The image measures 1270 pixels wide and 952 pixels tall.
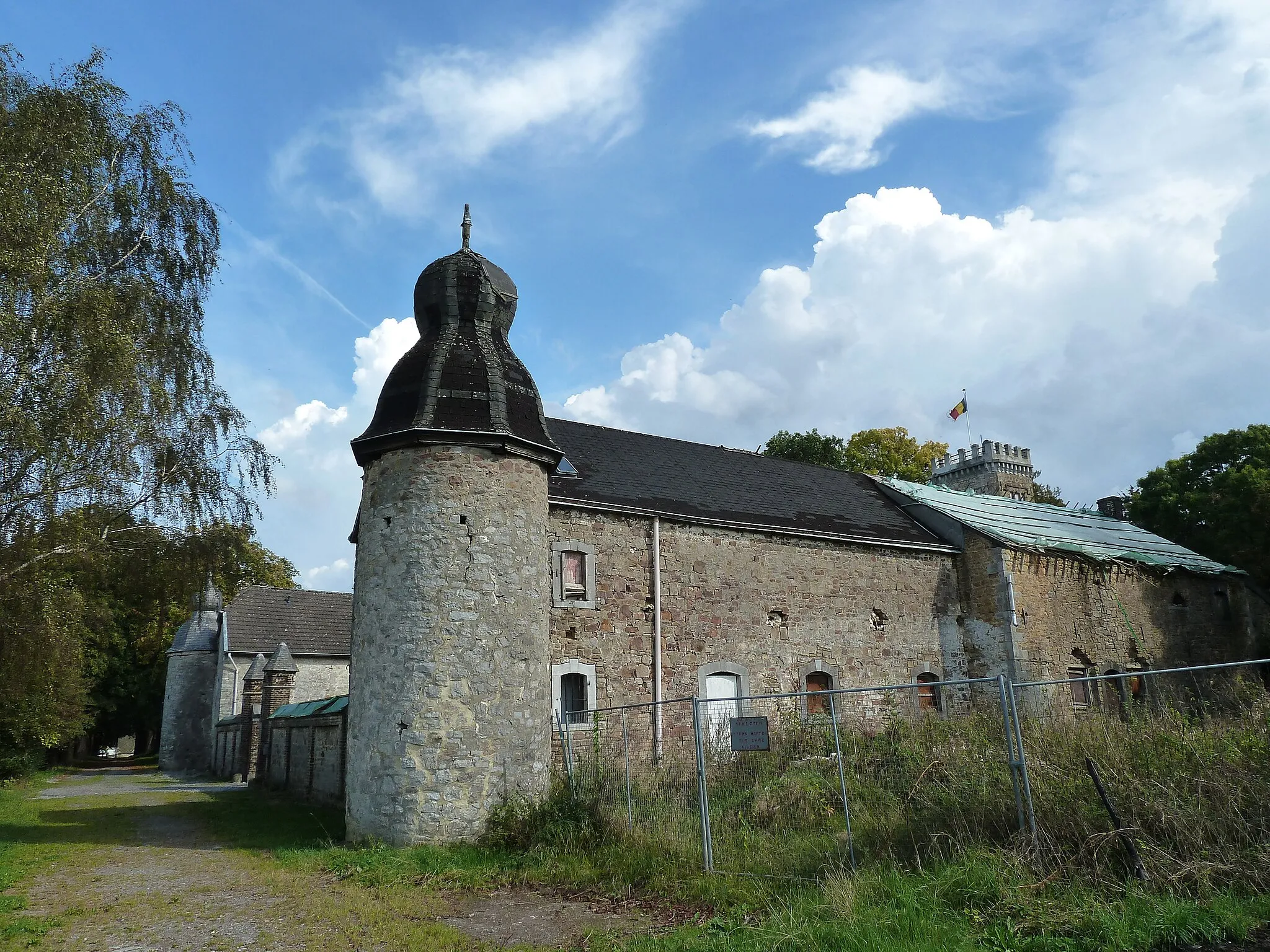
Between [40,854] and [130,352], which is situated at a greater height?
[130,352]

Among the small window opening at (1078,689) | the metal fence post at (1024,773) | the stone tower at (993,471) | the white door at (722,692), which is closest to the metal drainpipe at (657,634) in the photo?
the white door at (722,692)

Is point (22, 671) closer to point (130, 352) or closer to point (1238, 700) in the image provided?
point (130, 352)

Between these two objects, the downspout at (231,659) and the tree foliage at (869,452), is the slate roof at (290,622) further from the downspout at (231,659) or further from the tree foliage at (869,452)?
the tree foliage at (869,452)

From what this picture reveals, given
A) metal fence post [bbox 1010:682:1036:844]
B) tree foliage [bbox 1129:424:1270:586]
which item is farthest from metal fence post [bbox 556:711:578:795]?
tree foliage [bbox 1129:424:1270:586]

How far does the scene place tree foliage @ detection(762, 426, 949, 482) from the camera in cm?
4044

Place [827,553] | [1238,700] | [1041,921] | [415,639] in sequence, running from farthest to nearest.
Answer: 1. [827,553]
2. [415,639]
3. [1238,700]
4. [1041,921]

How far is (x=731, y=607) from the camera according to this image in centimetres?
1823

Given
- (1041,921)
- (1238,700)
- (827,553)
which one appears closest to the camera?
(1041,921)

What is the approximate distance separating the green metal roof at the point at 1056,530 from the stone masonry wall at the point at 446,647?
13.1m

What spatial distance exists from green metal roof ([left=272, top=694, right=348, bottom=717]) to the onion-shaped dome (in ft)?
23.0

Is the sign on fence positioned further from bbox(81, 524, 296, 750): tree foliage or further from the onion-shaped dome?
bbox(81, 524, 296, 750): tree foliage

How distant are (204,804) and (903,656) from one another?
1641cm

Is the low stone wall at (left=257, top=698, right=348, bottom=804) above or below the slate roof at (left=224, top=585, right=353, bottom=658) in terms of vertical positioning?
below

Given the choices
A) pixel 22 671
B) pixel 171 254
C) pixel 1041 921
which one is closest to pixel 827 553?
pixel 1041 921
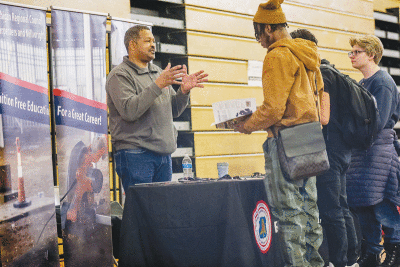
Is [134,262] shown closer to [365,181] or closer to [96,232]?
[96,232]

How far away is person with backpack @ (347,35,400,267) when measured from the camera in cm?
322

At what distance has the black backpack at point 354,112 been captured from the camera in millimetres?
2906

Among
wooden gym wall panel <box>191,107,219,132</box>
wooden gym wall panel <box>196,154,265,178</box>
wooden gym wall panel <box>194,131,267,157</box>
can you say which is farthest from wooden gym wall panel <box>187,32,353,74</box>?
wooden gym wall panel <box>196,154,265,178</box>

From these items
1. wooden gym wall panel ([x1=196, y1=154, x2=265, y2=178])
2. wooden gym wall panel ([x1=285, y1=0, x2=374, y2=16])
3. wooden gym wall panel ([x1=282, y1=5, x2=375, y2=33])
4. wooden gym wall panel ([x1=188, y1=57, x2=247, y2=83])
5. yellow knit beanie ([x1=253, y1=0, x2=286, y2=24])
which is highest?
wooden gym wall panel ([x1=285, y1=0, x2=374, y2=16])

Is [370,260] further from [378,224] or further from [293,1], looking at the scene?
[293,1]

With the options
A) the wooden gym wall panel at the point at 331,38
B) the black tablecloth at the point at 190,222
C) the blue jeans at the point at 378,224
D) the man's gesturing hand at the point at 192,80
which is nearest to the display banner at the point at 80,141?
the man's gesturing hand at the point at 192,80

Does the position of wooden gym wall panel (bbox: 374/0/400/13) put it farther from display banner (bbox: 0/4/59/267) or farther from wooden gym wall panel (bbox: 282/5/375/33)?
display banner (bbox: 0/4/59/267)

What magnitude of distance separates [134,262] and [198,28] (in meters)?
3.22

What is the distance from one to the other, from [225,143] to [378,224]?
2.28 meters

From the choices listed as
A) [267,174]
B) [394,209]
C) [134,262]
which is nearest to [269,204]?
[267,174]

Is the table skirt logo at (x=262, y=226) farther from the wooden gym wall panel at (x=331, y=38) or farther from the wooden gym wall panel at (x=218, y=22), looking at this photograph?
the wooden gym wall panel at (x=331, y=38)

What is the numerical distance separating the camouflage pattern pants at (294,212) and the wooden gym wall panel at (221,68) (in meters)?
2.70

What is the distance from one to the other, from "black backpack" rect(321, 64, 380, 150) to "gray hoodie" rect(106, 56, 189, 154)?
1.06 meters

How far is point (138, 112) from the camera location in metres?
2.80
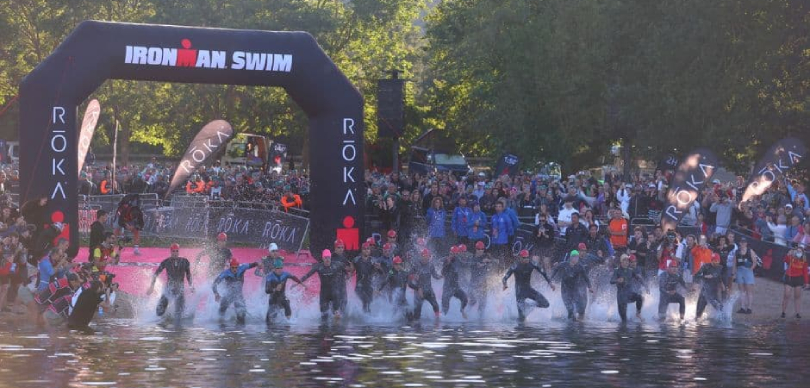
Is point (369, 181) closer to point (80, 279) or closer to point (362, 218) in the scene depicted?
point (362, 218)

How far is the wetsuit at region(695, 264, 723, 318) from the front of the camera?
2719cm

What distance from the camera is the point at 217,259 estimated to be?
27.4 m

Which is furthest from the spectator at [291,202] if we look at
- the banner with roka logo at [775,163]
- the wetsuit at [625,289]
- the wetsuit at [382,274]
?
the banner with roka logo at [775,163]

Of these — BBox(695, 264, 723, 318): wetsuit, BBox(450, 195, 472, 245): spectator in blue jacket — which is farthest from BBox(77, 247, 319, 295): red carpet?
BBox(695, 264, 723, 318): wetsuit

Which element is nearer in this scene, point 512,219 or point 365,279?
point 365,279

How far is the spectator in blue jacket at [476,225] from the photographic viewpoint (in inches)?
1230

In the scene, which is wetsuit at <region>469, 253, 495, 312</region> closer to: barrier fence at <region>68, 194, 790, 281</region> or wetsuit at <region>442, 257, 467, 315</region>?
wetsuit at <region>442, 257, 467, 315</region>

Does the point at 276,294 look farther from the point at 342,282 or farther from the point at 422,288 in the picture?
the point at 422,288

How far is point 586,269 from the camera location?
28.0 m

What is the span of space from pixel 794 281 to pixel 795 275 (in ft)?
0.48

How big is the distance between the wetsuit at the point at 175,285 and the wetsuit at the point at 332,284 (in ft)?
A: 7.52

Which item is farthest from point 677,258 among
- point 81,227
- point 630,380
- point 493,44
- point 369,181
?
point 493,44

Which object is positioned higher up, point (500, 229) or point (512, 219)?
point (512, 219)

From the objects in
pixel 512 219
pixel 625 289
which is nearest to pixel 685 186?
pixel 625 289
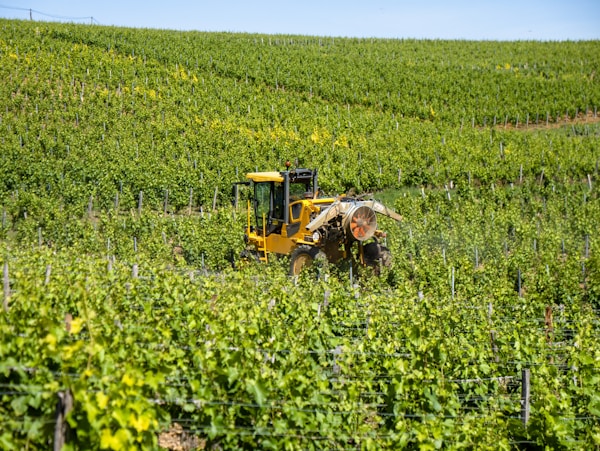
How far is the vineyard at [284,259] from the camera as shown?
6.04 m

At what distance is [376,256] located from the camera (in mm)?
13398

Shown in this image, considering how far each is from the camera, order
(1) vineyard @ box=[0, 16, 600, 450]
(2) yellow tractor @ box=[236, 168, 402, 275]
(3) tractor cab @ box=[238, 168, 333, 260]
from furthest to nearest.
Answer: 1. (3) tractor cab @ box=[238, 168, 333, 260]
2. (2) yellow tractor @ box=[236, 168, 402, 275]
3. (1) vineyard @ box=[0, 16, 600, 450]

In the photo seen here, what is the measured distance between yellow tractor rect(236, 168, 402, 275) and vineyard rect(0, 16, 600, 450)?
494 millimetres

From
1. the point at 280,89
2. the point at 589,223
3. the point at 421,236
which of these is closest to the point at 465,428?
the point at 421,236

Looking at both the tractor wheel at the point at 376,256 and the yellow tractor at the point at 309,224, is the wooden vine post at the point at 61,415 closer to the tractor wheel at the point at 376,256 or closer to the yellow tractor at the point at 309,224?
the yellow tractor at the point at 309,224

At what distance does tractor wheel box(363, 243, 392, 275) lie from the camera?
526 inches

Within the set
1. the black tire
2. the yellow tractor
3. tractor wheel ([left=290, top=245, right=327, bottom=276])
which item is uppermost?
the yellow tractor

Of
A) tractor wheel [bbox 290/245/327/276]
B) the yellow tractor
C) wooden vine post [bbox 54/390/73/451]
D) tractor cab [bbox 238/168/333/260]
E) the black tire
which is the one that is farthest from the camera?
the black tire

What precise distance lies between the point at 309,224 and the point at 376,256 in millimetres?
1493

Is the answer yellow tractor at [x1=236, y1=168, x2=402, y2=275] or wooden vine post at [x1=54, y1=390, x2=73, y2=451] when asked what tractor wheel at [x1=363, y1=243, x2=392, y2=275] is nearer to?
yellow tractor at [x1=236, y1=168, x2=402, y2=275]

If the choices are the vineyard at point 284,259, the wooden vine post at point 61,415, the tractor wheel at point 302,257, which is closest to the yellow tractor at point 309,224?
the tractor wheel at point 302,257

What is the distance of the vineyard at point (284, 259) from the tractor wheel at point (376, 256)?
37 centimetres

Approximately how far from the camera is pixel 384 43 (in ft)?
191

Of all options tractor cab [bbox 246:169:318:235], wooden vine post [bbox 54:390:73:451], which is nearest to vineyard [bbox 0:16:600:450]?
wooden vine post [bbox 54:390:73:451]
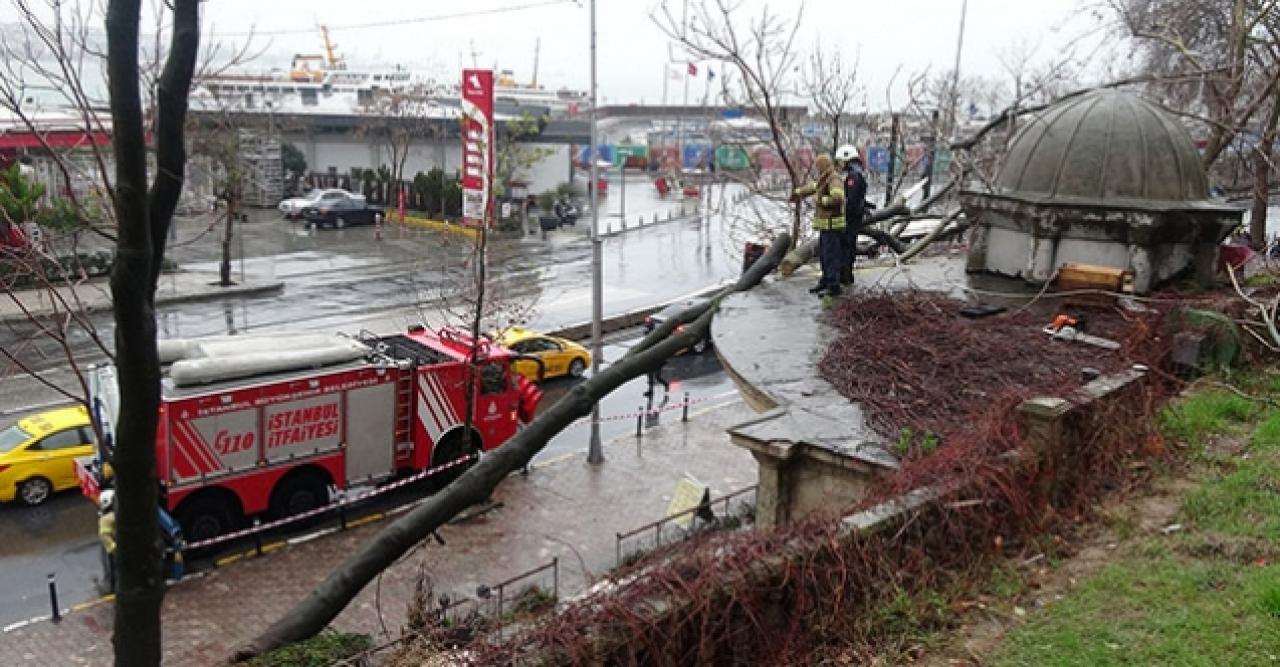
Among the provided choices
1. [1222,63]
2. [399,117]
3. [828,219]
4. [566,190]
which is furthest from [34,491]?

※

INSTRUCTION: Reproduce the items from the line with "How big is the" to the line with "494 millimetres", renaming "wetsuit" as "diving suit" throughout and leaving everything else unchanged. Omit the pictures from the reproduced lines.

WORKED ANSWER:
How big is the distance between the diving suit at the point at 175,285 and the diving suit at the point at 332,284 (in ft)?
A: 7.52

Which item is farthest from point 677,258 among
- point 81,227
- point 630,380
- point 493,44
- point 369,181
?
point 493,44

Which object is positioned higher up, point (500, 229) or point (512, 219)?
point (512, 219)

From the objects in
pixel 512 219
pixel 625 289
which is nearest to pixel 685 186?
pixel 625 289
How far is the vineyard at [284,259] from the camera as shown?
6.04 m

At what distance is [376,256] located from the camera (in mm)?
13398

Shown in this image, considering how far each is from the camera, order
(1) vineyard @ box=[0, 16, 600, 450]
(2) yellow tractor @ box=[236, 168, 402, 275]
(3) tractor cab @ box=[238, 168, 333, 260]
from furthest to nearest.
Answer: 1. (3) tractor cab @ box=[238, 168, 333, 260]
2. (2) yellow tractor @ box=[236, 168, 402, 275]
3. (1) vineyard @ box=[0, 16, 600, 450]

In the photo seen here, what is the measured distance between yellow tractor rect(236, 168, 402, 275) and vineyard rect(0, 16, 600, 450)?
494 millimetres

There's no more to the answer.